Since times immemorial, our elders have talked about the necessity to purchase a house. A shelter over one’s head has been a quest we all have fought for since centuries. Since the late 1900s and early 2000s Real Estate prices had started picking up or even sky-rocketing in various parts of the country to an extent that post 2010s buying a house has become a dream for many. For all those who own properties solely for the purpose of trading / investment, there has been a massive slowdown in the last few years. This has led many to question whether the Real Estate story, which had a fairy tale beginning, has come to an end or not. Let’s take a look.
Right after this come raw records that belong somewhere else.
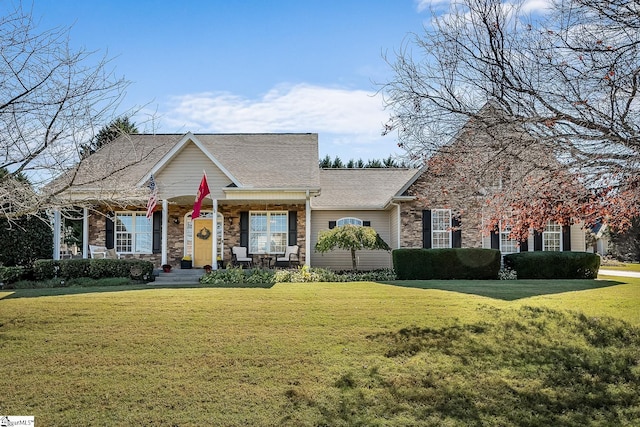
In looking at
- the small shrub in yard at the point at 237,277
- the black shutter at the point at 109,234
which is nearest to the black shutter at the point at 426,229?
the small shrub in yard at the point at 237,277

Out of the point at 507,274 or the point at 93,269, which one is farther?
the point at 507,274

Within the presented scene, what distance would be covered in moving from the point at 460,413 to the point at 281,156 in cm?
1765

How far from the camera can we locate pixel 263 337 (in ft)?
28.2

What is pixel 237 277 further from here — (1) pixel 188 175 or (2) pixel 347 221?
(2) pixel 347 221

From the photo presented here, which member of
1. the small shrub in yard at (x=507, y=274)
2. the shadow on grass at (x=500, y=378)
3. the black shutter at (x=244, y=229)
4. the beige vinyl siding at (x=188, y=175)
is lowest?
the shadow on grass at (x=500, y=378)

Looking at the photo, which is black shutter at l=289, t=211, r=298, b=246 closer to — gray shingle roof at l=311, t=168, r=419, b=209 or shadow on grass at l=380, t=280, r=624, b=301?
gray shingle roof at l=311, t=168, r=419, b=209

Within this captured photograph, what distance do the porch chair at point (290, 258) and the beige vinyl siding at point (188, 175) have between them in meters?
3.40

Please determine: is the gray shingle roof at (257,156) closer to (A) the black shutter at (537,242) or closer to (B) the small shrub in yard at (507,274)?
(B) the small shrub in yard at (507,274)

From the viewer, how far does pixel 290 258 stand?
2097 centimetres

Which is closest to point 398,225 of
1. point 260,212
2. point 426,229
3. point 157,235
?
point 426,229

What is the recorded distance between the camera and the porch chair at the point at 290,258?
20.8 meters

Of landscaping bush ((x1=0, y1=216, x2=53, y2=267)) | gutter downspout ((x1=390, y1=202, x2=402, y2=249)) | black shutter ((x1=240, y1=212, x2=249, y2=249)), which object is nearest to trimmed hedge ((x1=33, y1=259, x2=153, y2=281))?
landscaping bush ((x1=0, y1=216, x2=53, y2=267))

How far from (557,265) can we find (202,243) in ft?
42.1

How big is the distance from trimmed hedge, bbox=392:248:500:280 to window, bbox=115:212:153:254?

As seen from the chart below, since 2001 the real estate market was in an initial growth phase with new metro cities such as Bangalore, New Bombay and Gurgaon (now rechristened as Gurugram) being formed to cater to the growing demand for urban cities. I distinctly remember various people who had invested in properties at the start of this cycle being the happiest given that housing prices soon started booming all over the country by as much as 4 fold in as many years. Between 2006 and 2008 price growth in real estate flew off the charts with many areas suddenly becoming unaffordable for the most of the middle class people.
Source: Crisil Research
Then happened the 2008 global market crash which shook not just equities and bonds but almost all sectors across the globe. There was a sudden flux in prices which was caused by the real estate market crash in the US. Demand fell and so did prices as many saw a fall in confidence of the investors. Post 2010, there was consolidation in the market with demand and prices picking up albeit slowly given the improving Indian outlook in the global market.
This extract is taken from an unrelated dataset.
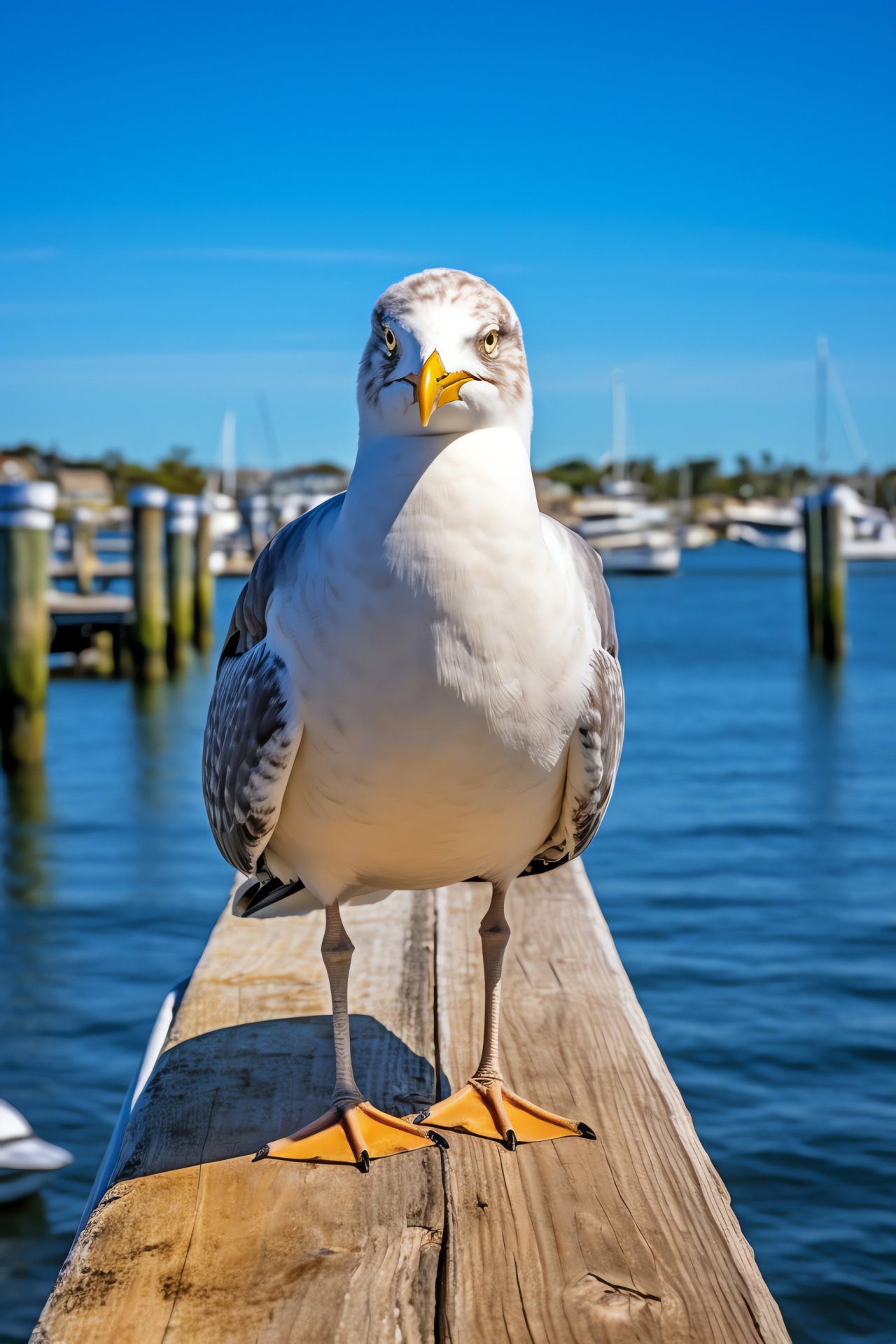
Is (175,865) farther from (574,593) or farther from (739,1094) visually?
Answer: (574,593)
Cut to 2016, various steps are being taken by the government to propel India to become the fastest growing nation. With initiatives such as housing for all and curb on black money, many have started expecting market prices to fall anywhere between 30% - 50% in the coming months due to Real Estate bubble having formed in the last 2 decades. However, let’s try and understand whether this actually happens or not.
As can be seen from the above chart, there continues to be a growing shortage of housing in urban areas since 2001 with the peak being more the 21% in 2014. Despite the government’s ambitious plan of building around 20 smart cities, many feel that it would take more than a decade or so to achieve this massive target. This would mean that the prices would continue their upward trend at the current pace for the next few years. Also the increasing population and ageing current metro cities would mean an investment to upgrade the existing infrastructure in the coming years.
Although we don’t expect the prices to boom in the coming years, but neither do we see a fall as speculated by some. So even though many have missed the bus in the past, there is still scope for them to invest and reap the benefits in the coming years.